DOCUMENT PASSAGE:
_____

Letting Go of the Known
Eric’s been thinking about this trip for more than four years. During that time, I tried to not-so-subtly steer him towards book projects that kept him closer to home and closer to me, in the delusion that proximity to me would keep him safe (did I mention I’m all powerful?) and the misconception that living together at all times was what married people did. We were already challenging that last idea — I’d begun spending several months away from home in Nashville working on my own creative endeavors and our marriage was surviving just fine, if not flourishing in a new way. Eric’s proposed trip, however, had a large element of physical risk. I am not good with physical risk. I also have some control issues.
One day, Eric looked at me and said, “Tricia, I know you worry about me being dead on the side of road in Guatemala, but if I don’t do this, it’s death by a thousand cuts.”
And that logic, if that’s what it is, I completely understood. I wrote and performed an 80-minute one-woman show, How to Draw a Nekkid Man, based on that very premise. In fact, the exact line in my show is, “I knew if I did this consulting work for much longer I was going to die. Slowly, but I was going to die.” Right after that line (and in real life), I left everything I knew and moved to Ireland to become an artist. From that perspective, a 5,000-mile solo bike trek to South America made perfect sense to me.
Like-Minded Souls
A dear friend once summed up both of us: “Neither one of you breeds well in captivity.” He was right. So after 18 years of marriage, we are finally figuring out that the best thing we can do for ourselves and our marriage is to give each other the freedom and space to grow, whatever that may look like. For now, while Eric’s cycling to South America, I’ll be back in Nashville working on my own creative projects. I’ll also be serving as mission control for Eric’s journey and peddling with him in spirit (goodness knows I don’t want to actually peddle. I’m more of a support vehicle kind of girl). As our friend Jack said to me, “Eric may be riding the bike, but you’re on the phantom tandem seat.”

Guardians of Our Solitude
Just last week, a good friend sent me some writing about marriage by the poet Rilke — something to strive for indeed.

_____

SHORT TASK A: From the essay on Eric's bike trip, pull out the passage between "One day, Eric" and "sense to me.", inclusive.
SHORT TASK B: Using the essay on Eric's bike trip, decide whether each statement agrees with it: (i) Eric had been thinking about the trip for more than four years; (ii) the planned solo bike trek was 3,000 miles long; (iii) while Eric cycles, the writer will be living in Ireland. Answer yes or no for each and quote the deciding words.

EXTRACTED DATA:
_____

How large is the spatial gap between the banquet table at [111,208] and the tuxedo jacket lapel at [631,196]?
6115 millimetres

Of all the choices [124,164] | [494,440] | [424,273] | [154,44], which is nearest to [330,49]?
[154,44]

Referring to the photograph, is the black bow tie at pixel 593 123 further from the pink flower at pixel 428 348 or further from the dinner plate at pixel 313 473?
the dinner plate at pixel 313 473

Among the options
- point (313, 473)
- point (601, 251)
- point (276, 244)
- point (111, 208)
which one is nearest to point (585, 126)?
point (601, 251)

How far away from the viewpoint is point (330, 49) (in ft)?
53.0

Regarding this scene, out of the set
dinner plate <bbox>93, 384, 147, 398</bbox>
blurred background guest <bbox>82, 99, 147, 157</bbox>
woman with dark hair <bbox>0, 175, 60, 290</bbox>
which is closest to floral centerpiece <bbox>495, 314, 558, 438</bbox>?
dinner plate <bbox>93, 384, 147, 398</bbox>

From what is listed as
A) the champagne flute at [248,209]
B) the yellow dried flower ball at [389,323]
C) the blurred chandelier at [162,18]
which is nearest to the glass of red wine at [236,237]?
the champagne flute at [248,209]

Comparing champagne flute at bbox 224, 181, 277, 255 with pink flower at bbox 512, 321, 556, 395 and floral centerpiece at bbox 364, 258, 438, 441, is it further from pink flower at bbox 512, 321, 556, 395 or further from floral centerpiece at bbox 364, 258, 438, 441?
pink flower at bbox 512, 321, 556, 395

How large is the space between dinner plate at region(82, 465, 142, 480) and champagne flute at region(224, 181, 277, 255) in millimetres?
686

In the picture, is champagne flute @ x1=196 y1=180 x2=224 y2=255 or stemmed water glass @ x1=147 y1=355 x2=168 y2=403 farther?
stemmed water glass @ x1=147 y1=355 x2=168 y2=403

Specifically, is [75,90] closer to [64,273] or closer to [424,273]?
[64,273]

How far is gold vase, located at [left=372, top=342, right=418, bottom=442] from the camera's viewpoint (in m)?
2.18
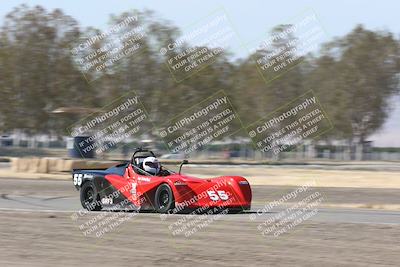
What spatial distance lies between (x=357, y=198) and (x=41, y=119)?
55084 millimetres

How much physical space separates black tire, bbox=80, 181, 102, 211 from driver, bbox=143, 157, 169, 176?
1.36m

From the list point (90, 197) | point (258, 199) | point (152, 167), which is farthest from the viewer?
point (258, 199)

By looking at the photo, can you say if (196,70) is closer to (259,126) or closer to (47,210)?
(259,126)

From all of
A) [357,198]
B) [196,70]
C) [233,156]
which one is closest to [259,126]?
[196,70]

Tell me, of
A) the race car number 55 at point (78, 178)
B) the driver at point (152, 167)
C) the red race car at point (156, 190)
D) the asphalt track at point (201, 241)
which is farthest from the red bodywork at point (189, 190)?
the race car number 55 at point (78, 178)

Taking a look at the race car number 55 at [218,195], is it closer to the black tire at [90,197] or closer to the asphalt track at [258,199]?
the asphalt track at [258,199]

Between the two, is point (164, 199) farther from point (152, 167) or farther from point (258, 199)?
point (258, 199)

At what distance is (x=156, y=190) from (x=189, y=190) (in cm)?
74

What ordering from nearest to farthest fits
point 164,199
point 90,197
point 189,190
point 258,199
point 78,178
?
point 189,190 < point 164,199 < point 90,197 < point 78,178 < point 258,199

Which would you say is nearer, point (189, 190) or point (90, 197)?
point (189, 190)

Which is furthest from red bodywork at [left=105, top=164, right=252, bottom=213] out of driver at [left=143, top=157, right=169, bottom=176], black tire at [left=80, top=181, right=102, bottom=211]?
black tire at [left=80, top=181, right=102, bottom=211]

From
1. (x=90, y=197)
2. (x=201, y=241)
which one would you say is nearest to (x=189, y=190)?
(x=90, y=197)

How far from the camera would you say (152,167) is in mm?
15414

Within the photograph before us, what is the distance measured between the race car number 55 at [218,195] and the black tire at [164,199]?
29.3 inches
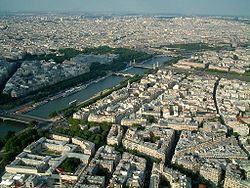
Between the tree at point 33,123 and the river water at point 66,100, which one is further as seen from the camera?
the river water at point 66,100

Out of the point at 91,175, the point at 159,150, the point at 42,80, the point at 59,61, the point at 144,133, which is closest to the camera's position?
the point at 91,175

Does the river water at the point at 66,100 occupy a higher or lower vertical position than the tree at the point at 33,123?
lower

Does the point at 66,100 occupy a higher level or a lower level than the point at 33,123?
lower

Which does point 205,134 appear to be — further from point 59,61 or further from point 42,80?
point 59,61

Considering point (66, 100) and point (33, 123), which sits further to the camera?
point (66, 100)

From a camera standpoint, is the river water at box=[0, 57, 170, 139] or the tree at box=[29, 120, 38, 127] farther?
the river water at box=[0, 57, 170, 139]

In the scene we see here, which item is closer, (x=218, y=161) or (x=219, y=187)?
(x=219, y=187)

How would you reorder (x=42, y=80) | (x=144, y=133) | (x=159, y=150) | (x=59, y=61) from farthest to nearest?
(x=59, y=61)
(x=42, y=80)
(x=144, y=133)
(x=159, y=150)

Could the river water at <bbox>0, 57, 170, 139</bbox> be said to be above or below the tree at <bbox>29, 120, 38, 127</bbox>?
below

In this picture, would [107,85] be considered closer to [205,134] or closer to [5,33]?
[205,134]

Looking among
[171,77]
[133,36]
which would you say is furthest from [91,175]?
[133,36]
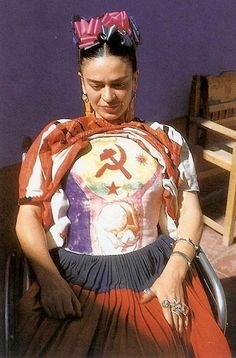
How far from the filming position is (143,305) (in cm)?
179

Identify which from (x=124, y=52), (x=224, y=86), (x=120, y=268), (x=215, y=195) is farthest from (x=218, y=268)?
(x=124, y=52)

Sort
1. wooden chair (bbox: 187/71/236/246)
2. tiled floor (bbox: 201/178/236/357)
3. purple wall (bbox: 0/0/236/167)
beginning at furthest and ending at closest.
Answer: wooden chair (bbox: 187/71/236/246), tiled floor (bbox: 201/178/236/357), purple wall (bbox: 0/0/236/167)

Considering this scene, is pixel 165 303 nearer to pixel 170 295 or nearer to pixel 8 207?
pixel 170 295

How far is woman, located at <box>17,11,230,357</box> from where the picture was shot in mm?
1722

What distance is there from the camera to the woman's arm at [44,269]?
173 cm

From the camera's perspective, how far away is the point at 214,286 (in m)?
1.85

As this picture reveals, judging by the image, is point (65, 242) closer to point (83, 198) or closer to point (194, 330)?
point (83, 198)

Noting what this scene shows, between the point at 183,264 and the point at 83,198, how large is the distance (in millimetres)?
457

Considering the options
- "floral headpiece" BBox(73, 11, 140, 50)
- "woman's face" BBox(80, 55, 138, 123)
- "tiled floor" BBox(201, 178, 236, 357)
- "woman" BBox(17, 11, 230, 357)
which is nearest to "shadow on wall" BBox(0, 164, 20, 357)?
"woman" BBox(17, 11, 230, 357)

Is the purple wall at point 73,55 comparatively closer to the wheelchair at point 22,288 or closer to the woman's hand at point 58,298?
the wheelchair at point 22,288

_____

CORRECT OUTPUT A:
One day, Eric looked at me and said, “Tricia, I know you worry about me being dead on the side of road in Guatemala, but if I don’t do this, it’s death by a thousand cuts.”
And that logic, if that’s what it is, I completely understood. I wrote and performed an 80-minute one-woman show, How to Draw a Nekkid Man, based on that very premise. In fact, the exact line in my show is, “I knew if I did this consulting work for much longer I was going to die. Slowly, but I was going to die.” Right after that line (and in real life), I left everything I knew and moved to Ireland to become an artist. From that perspective, a 5,000-mile solo bike trek to South America made perfect sense to me.

CORRECT OUTPUT B:
(i) Yes: "Eric’s been thinking about this trip for more than four years."
(ii) No: "a 5,000-mile solo bike trek to South America"
(iii) No: "I’ll be back in Nashville working on my own creative projects."